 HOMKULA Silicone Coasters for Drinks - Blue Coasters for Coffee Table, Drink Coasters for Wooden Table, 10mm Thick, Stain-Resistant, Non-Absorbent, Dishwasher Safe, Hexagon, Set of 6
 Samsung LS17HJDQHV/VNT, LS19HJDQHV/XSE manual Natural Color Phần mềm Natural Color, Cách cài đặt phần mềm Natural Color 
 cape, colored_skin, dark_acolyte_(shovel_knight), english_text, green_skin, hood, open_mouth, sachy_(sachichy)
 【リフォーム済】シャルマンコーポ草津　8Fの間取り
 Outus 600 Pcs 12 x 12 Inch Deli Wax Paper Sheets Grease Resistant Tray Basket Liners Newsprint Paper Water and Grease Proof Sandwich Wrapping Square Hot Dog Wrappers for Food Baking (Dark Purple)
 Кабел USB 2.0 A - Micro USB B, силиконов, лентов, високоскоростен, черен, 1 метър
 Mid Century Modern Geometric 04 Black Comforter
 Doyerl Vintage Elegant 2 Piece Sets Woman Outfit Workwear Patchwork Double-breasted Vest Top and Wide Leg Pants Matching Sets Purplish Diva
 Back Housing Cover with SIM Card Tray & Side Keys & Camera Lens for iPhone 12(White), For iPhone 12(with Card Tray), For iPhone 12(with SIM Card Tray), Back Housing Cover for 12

..............................

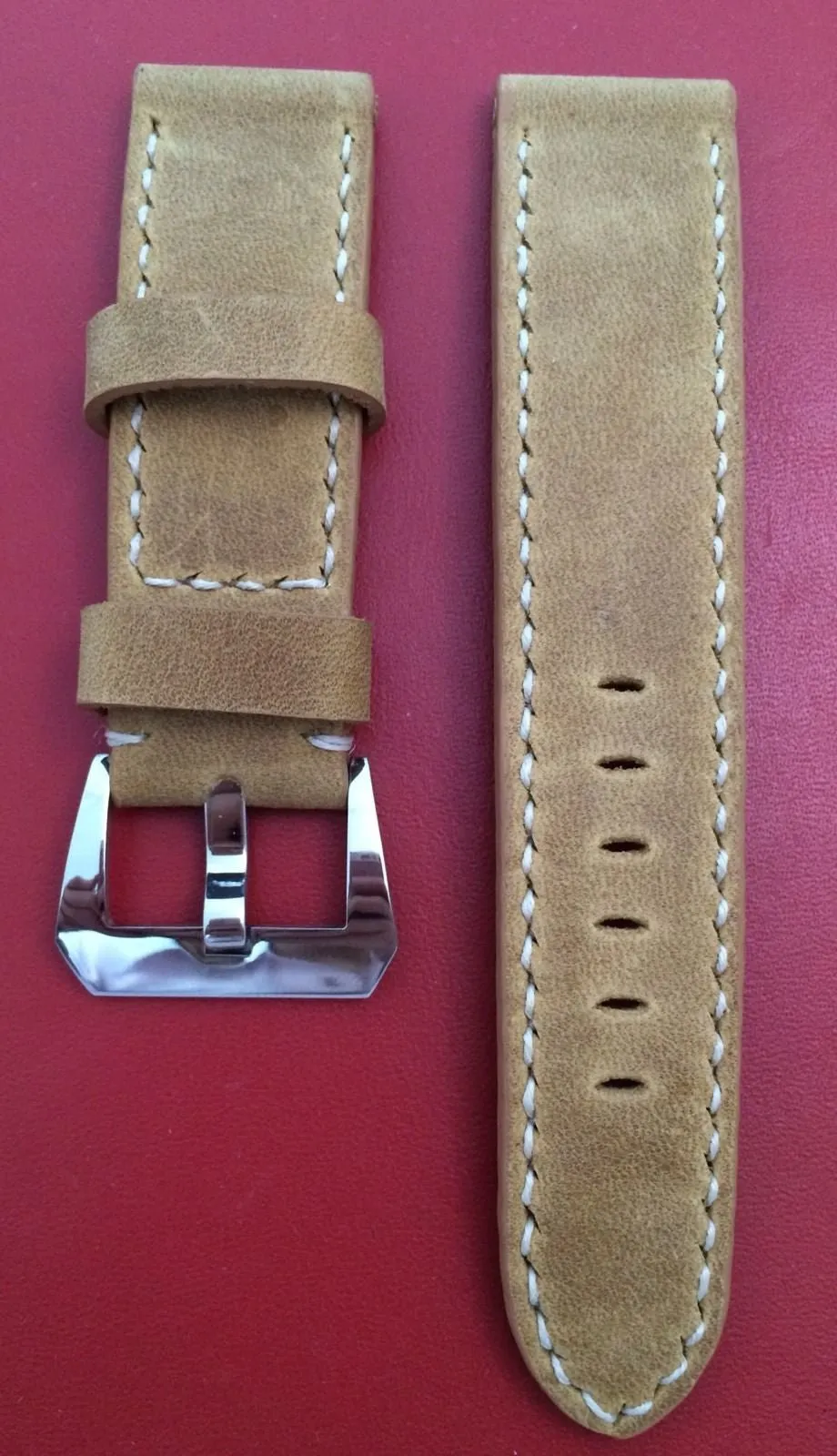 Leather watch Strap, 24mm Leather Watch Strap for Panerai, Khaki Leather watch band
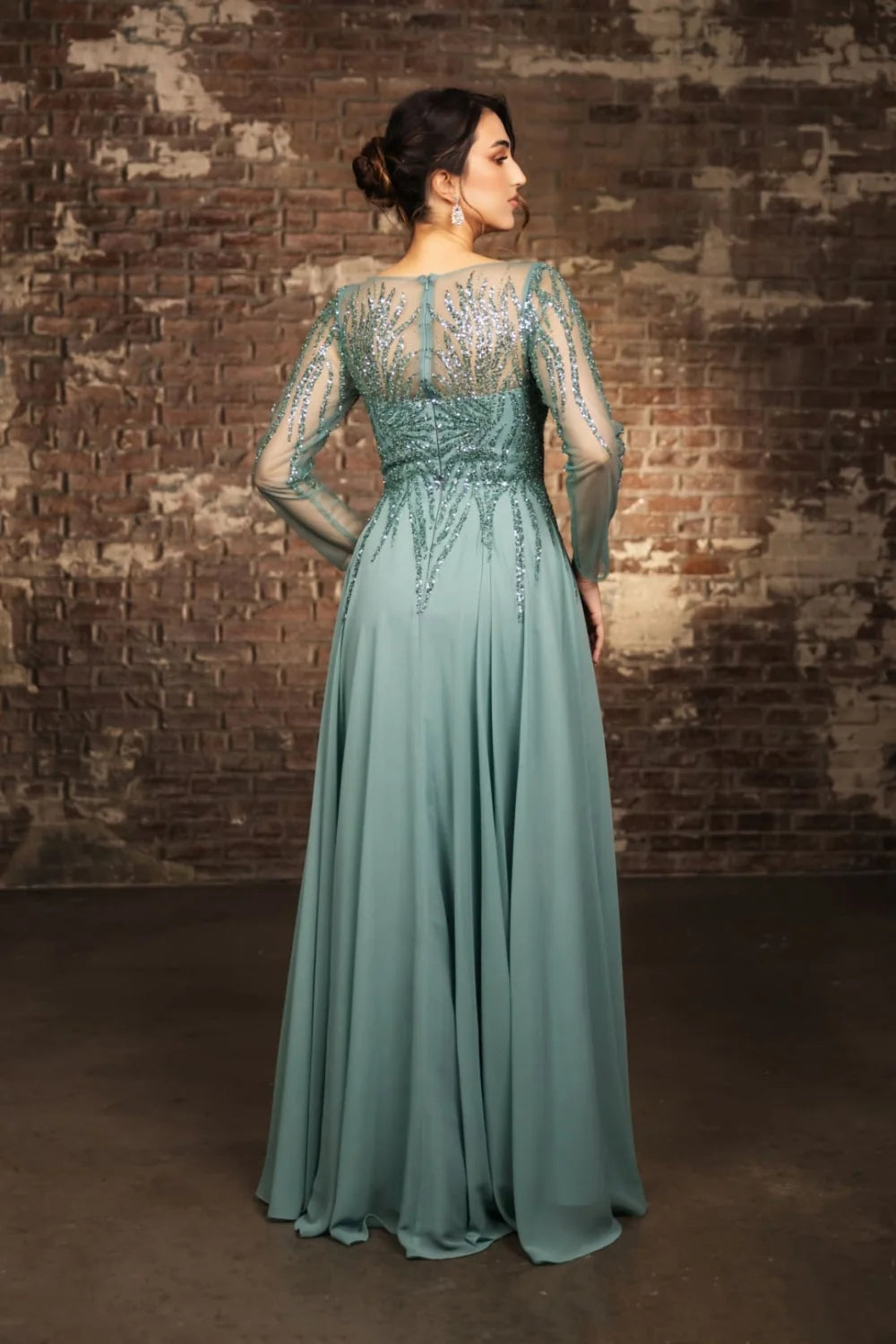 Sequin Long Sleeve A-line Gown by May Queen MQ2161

..............................

Your instructions:
Please retype the listing above, from the line containing "Leather watch Strap, 24mm" through the line containing "Sequin Long Sleeve", including both, and leave out the pictures.

Your solution:
 Leather watch Strap, 24mm Leather Watch Strap for Panerai, Khaki Leather watch band
 Sequin Long Sleeve A-line Gown by May Queen MQ2161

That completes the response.